■ DIRECTIVE A ■
Answer these questions from the court judgment below:
(i) Which court decided the case?
(ii) Which judge delivered the judgment?
(iii) For how long was the appellant disqualified from driving?

PATERSON v Police
[2006] SASC 103
•3 April 2006
Supreme Court of South Australia
(Magistrates Appeals: Criminal)
PATERSON v POLICE
Judgment of The Honourable Justice Duggan (ex tempore)
3 April 2006
TRAFFIC LAW - OFFENCES - PARTICULAR OFFENCES - ALCOHOL AND DRUG RELATED OFFENCES - SOUTH AUSTRALIA - TESTING AND ANALYSIS PROCEDURE
TRAFFIC LAW - LICENSING OF DRIVERS - DISQUALIFICATION, AND CANCELLATION AND SUSPENSION OF LICENCES
Appeal against sentence imposed by magistrate - appellant pleaded guilty to two counts of failing to comply with reasonable directions of a police officer in relation to the taking of a breath analysis - appellant returned positive reading to alcotest - appellant refused to enter police vehicle for purpose of attending at police station for breath analysis - appellant failed to furnish adequate sample of breath during breath analysis at police station - appellant disqualified from driving for 12 months - whether offence was “trifling” under s 47E(6)(b) of Road Traffic Act - no evidence given under oath before magistrate that offence was trifling - offences were not trifling and were typical offences - Held: appeal dismissed.

■ DATASET EXTRACT ■
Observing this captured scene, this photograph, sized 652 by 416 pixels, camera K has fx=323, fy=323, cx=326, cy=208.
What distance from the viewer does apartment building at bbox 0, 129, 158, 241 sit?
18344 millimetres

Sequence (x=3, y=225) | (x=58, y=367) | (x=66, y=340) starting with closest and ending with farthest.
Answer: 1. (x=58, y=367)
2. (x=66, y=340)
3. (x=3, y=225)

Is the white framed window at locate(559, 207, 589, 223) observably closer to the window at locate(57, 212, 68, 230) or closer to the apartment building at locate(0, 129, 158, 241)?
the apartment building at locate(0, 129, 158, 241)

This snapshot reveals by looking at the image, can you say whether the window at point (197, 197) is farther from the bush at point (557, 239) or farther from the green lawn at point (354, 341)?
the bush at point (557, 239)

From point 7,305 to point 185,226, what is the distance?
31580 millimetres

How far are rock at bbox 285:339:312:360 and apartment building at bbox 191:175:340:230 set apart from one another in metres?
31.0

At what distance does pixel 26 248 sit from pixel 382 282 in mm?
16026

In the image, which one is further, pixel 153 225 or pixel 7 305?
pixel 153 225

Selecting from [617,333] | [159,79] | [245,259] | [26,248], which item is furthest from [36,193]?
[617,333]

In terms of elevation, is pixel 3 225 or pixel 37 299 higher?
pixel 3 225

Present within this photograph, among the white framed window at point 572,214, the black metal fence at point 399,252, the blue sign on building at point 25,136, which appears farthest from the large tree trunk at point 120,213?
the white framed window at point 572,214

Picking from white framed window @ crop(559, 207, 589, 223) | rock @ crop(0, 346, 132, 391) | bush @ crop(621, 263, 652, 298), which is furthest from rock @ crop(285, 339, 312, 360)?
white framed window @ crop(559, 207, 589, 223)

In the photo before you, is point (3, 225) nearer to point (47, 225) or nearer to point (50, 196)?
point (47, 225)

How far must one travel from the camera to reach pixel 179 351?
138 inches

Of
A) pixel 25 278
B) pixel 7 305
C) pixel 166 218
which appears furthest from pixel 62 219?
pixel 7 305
==
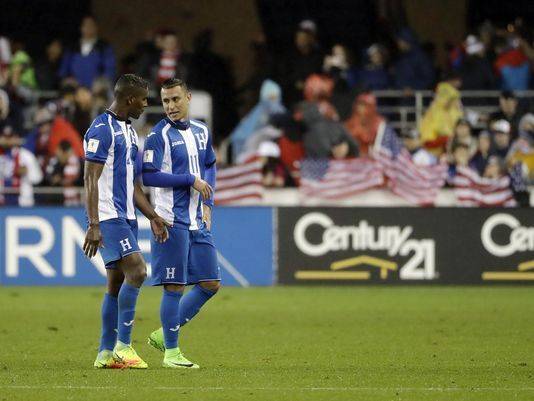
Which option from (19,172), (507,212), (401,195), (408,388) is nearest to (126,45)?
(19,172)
---
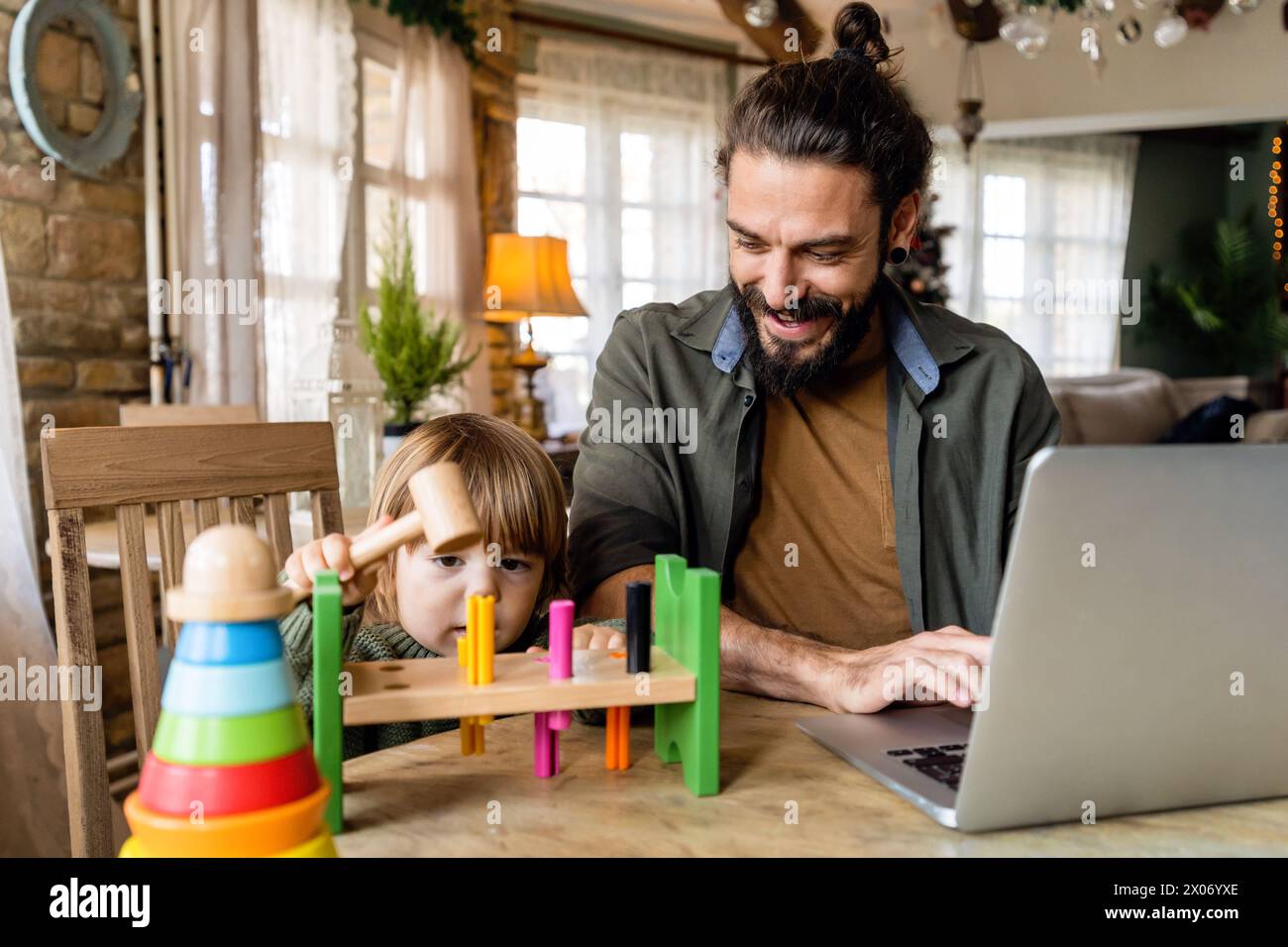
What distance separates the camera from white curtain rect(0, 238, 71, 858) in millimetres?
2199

■ DIRECTIVE B ■
List every line of the records above that contains the word "bush". Case counts.

■ EXERCISE RESPONSE A ■
(i) The Supreme Court of South Australia
(ii) The Honourable Justice Duggan
(iii) 12 months

■ EXERCISE RESPONSE B ■
This snapshot reveals by looking at the image, can you say whether the window at point (197, 197) is farther from the bush at point (557, 239) or farther from the green lawn at point (354, 341)?
the bush at point (557, 239)
Picking from white framed window @ crop(559, 207, 589, 223) | rock @ crop(0, 346, 132, 391) | bush @ crop(621, 263, 652, 298), which is furthest from rock @ crop(285, 339, 312, 360)?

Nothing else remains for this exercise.